Diplomatic détente unfolds in Cotonou
The decision by Nigerien authorities to dispatch its Prime Minister—and not just a lower-ranking envoy—underscores the significance placed on this political transition in Benin. Since the military takeover that brought General Abdourahamane Tiani to power, Niamey had repeatedly accused Cotonou of hosting French military installations meant to undermine the transition government. Despite mediation efforts by outgoing President Patrice Talon, no meaningful dialogue had been restored. The change at the helm of Benin’s presidency now offers a fresh opening that Niamey seems eager to exploit without delay.
Regional observers interpret this move as part of a broader strategic repositioning by Niger. With Niamey’s recent withdrawal from the Economic Community of West African States (ECOWAS) alongside Mali and Burkina Faso—and the formation of the Alliance of Sahel States (ASS)—the country is actively seeking to strengthen ties along Africa’s Atlantic coast. This outreach to Benin may reflect a pragmatic adjustment in its foreign policy priorities.
The oil pipeline dispute: the crisis behind the crisis
Beneath the diplomatic symbolism lies a critical economic challenge. The 2,000-kilometer pipeline connecting Niger’s Agadem oil fields—operated by the China National Petroleum Corporation (CNPC)—to the Sèmè-Kpodji terminal in Benin is the country’s only export route for crude oil. The pipeline was designed to transport up to 90,000 barrels per day, significantly boosting Niger’s national revenue. However, Benin’s decision to close the border in response to ECOWAS sanctions, followed by disputes over loading permits, has severely disrupted oil flows. Tensions peaked earlier this year with the detention of Nigerien nationals accused of trespassing on the terminal, further straining relations. For Niamey, where oil revenues now underpin much of the national budget, restoring stable ties with Benin is no longer just diplomatic—it’s a fiscal imperative.
A shifting regional landscape
This tentative rapprochement extends beyond the bilateral sphere. It reflects a wider recalibration of West African geopolitics, where coastal nations must balance loyalty to ECOWAS with the practical need to maintain economic ties with Sahelian regimes. Togo has already adopted this pragmatic middle path, and Benin—under new leadership—appears poised to follow suit. The challenge will be separating political disagreements from operational cooperation, particularly in areas like security and trade.
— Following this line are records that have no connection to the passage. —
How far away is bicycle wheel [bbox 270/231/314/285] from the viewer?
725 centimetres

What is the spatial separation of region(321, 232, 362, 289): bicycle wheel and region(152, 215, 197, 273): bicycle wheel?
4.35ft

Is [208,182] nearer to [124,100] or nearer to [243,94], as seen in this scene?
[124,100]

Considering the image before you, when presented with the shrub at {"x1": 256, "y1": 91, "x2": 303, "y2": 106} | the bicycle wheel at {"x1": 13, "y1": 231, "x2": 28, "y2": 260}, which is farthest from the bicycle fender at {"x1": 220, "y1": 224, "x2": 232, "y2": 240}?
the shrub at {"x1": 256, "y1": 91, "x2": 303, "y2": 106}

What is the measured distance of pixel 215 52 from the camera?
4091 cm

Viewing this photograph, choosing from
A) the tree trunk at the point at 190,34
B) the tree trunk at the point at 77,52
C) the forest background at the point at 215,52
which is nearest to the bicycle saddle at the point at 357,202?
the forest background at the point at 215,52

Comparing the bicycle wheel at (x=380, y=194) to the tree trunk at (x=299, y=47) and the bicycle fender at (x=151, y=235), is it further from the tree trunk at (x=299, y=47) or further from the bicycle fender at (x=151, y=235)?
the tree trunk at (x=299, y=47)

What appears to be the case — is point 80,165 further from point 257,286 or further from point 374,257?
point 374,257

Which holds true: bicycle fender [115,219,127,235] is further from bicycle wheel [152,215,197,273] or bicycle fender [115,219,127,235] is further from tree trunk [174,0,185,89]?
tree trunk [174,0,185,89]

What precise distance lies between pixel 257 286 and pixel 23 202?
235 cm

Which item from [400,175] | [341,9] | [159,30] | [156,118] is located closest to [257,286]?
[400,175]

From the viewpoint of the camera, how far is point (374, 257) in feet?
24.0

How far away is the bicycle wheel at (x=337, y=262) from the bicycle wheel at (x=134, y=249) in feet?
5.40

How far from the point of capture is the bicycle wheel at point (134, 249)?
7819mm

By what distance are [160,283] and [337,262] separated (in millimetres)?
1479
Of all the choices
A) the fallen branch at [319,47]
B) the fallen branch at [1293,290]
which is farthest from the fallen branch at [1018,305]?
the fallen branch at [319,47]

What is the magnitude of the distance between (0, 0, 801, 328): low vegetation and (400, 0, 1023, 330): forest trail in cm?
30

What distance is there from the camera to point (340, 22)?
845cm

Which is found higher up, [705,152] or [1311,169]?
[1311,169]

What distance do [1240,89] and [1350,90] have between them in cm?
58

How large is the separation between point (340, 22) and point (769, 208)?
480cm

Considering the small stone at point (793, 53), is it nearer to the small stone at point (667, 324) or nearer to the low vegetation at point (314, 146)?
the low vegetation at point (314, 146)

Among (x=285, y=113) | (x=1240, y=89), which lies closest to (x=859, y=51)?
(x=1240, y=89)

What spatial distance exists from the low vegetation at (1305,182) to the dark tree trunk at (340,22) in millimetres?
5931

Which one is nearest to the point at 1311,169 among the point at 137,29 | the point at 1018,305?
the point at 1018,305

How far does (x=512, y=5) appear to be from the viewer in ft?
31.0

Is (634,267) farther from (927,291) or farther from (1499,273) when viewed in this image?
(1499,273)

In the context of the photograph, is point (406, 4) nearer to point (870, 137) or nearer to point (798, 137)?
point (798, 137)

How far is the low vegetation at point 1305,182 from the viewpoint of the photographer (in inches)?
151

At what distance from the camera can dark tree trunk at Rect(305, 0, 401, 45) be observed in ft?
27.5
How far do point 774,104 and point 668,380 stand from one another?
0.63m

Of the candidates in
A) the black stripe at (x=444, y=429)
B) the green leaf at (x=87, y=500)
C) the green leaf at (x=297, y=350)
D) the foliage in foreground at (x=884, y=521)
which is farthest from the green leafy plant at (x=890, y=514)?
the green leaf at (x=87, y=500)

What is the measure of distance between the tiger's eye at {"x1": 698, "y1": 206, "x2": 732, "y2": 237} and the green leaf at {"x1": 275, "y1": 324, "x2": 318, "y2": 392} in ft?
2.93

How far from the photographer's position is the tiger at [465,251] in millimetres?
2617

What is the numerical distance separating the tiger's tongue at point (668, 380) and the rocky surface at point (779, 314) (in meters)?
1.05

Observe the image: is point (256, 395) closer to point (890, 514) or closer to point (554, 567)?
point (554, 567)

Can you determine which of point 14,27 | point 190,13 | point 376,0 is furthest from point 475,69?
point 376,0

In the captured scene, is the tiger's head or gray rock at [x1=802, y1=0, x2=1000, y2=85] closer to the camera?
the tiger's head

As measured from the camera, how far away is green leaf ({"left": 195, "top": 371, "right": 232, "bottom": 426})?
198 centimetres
The shared border region remains a flashpoint, plagued by the presence of armed groups linked to the Islamic State in the Greater Sahara and the Group for Support of Islam and Muslims. Without coordinated intelligence sharing, protected areas like the W and Pendjari National Parks continue to serve as safe havens for militants. Whether Benin’s new government will revive long-dormant military dialogue remains an open question. What is certain is that both sides face pressure to translate this symbolic gesture into concrete action: reopening the border fully, resuming oil shipments, and reinstating full diplomatic representation. After two years of uncertainty, economic actors on both sides are demanding clear signals to restore stability and confidence.